◆ EXERCISE GOAL ◆
Your answer should be every line from the records that contains "https".

DATA RECORDS Start Marker

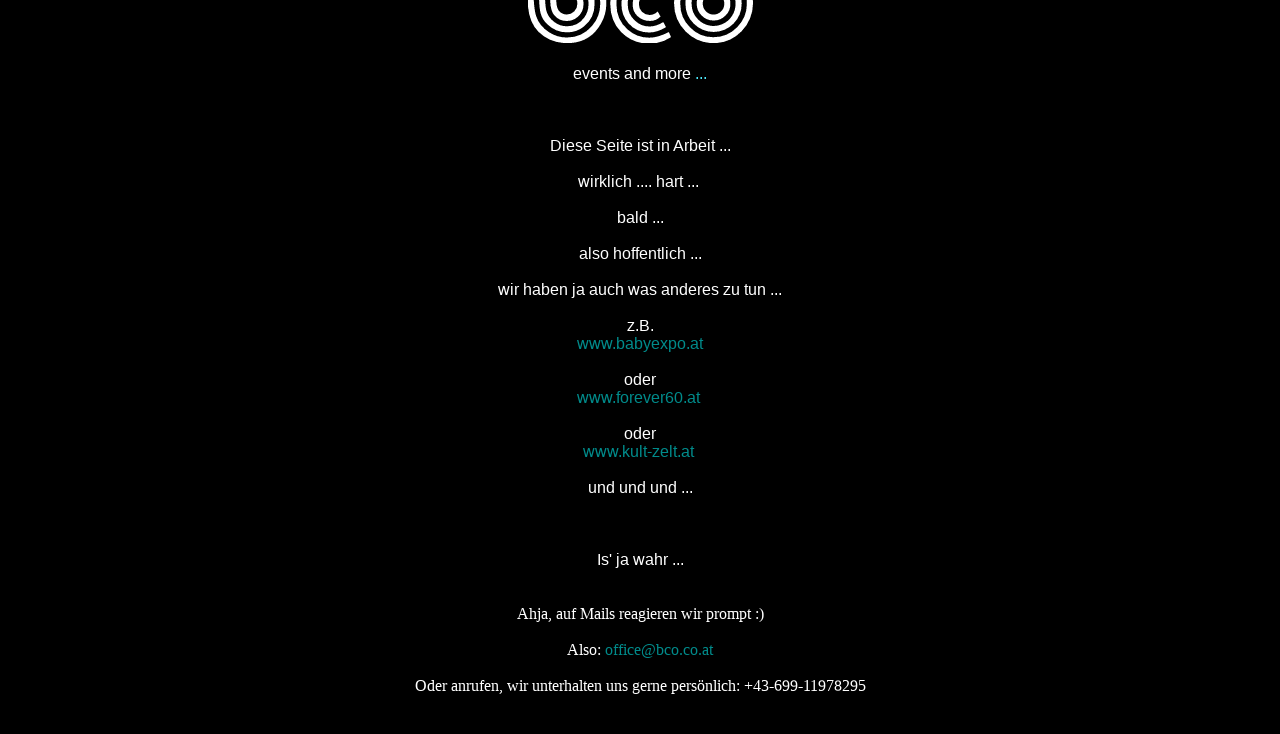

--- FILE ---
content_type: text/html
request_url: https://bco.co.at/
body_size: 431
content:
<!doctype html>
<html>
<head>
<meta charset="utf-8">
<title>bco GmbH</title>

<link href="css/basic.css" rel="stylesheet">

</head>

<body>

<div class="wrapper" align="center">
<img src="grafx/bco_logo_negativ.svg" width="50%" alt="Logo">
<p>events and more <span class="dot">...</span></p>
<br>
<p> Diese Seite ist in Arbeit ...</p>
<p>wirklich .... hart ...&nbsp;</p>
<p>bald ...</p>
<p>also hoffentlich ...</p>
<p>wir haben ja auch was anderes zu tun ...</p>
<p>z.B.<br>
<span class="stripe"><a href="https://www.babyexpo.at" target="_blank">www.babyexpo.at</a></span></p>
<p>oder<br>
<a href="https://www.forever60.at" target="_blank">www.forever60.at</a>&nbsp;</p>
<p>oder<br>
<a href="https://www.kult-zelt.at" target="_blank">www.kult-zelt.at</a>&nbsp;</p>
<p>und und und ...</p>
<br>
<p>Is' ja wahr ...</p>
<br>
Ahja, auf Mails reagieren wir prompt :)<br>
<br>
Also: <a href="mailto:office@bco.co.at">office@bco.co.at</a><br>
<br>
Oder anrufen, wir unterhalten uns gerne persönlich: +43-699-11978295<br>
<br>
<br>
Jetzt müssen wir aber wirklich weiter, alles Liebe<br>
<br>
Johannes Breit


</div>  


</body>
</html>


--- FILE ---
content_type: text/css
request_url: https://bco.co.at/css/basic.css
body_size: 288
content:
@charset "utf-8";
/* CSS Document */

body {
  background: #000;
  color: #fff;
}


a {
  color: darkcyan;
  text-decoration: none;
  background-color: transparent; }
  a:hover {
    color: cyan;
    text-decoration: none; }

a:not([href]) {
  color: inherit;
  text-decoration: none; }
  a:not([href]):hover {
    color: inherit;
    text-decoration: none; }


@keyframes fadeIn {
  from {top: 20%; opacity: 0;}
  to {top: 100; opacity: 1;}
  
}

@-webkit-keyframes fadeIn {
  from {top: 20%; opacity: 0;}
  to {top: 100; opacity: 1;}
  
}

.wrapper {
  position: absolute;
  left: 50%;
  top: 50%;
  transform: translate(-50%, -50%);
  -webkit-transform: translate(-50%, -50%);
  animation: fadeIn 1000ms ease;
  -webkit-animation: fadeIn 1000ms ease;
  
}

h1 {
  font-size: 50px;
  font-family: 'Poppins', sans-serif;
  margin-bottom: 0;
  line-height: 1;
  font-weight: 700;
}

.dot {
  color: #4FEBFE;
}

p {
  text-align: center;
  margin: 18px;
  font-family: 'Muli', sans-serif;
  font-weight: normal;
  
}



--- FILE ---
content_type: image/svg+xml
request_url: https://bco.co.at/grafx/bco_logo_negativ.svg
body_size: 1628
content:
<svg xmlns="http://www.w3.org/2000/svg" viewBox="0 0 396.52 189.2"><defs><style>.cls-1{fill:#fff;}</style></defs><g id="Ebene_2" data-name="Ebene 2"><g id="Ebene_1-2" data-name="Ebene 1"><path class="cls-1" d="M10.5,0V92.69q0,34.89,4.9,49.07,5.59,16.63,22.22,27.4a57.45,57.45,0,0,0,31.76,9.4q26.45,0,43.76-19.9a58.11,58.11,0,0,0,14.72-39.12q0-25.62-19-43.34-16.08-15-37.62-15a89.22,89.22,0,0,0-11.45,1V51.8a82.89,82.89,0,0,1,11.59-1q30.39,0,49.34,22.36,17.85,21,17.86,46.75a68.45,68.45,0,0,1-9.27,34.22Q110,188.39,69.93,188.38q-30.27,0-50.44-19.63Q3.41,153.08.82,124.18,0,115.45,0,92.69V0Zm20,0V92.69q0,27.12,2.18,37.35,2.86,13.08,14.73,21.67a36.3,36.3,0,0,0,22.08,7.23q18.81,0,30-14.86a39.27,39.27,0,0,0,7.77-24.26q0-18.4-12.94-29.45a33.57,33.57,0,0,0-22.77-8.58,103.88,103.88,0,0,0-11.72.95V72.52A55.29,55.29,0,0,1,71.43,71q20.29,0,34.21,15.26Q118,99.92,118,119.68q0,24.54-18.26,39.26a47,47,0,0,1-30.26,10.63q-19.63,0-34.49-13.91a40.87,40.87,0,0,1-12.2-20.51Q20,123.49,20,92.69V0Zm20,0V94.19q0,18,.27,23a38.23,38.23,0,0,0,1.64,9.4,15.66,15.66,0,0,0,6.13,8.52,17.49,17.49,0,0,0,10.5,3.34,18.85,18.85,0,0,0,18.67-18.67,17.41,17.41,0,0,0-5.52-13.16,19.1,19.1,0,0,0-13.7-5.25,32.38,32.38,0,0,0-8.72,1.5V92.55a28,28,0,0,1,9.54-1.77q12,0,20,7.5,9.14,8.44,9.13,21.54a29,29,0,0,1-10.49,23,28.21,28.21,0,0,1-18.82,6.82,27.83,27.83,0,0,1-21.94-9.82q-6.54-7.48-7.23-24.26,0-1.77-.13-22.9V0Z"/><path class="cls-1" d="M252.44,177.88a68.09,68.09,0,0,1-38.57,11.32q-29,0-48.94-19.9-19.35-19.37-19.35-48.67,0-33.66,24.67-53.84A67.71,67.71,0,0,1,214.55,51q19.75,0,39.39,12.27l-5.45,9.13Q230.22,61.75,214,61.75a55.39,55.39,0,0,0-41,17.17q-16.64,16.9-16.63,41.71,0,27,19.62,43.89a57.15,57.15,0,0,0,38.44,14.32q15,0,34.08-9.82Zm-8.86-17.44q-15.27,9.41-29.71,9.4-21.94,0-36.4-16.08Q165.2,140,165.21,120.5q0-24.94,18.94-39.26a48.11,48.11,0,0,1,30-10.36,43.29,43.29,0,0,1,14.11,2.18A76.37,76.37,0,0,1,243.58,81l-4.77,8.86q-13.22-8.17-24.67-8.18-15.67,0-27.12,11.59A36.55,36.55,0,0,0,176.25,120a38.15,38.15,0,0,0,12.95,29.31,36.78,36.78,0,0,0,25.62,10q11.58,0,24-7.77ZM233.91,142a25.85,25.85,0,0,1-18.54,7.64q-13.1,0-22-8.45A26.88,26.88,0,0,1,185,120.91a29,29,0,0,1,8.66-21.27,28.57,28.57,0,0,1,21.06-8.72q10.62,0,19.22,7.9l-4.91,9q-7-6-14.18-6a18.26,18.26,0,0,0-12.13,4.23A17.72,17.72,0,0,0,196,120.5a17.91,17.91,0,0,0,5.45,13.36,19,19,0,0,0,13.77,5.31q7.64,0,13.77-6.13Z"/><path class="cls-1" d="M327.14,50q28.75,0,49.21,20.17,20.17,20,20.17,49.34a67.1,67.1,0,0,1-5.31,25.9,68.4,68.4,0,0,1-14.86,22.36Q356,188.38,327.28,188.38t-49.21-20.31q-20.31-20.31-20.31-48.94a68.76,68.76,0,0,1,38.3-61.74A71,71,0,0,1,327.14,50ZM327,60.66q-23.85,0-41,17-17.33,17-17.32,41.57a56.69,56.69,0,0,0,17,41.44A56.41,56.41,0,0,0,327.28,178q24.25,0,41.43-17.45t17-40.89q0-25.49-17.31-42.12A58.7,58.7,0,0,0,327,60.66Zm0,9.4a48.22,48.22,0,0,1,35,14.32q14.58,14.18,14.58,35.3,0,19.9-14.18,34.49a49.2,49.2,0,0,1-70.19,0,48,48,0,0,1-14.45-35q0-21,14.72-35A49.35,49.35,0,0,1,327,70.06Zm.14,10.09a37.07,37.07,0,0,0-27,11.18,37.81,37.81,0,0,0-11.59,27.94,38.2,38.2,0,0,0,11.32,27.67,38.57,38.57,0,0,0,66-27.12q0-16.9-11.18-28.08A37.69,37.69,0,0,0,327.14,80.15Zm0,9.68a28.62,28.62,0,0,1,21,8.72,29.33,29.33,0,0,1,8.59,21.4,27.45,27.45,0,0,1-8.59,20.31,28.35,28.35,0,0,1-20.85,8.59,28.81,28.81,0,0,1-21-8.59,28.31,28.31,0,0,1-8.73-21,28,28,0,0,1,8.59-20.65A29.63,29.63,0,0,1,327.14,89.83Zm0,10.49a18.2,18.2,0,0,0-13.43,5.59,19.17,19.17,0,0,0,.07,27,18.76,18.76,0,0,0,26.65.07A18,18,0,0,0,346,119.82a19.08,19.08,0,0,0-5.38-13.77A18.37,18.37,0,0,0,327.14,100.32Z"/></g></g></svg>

DATA RECORDS End Marker

◆ TASK RESULT ◆
request_url: https://bco.co.at/
<span class="stripe"><a href="https://www.babyexpo.at" target="_blank">www.babyexpo.at</a></span></p>
<a href="https://www.forever60.at" target="_blank">www.forever60.at</a>&nbsp;</p>
<a href="https://www.kult-zelt.at" target="_blank">www.kult-zelt.at</a>&nbsp;</p>
request_url: https://bco.co.at/css/basic.css
request_url: https://bco.co.at/grafx/bco_logo_negativ.svg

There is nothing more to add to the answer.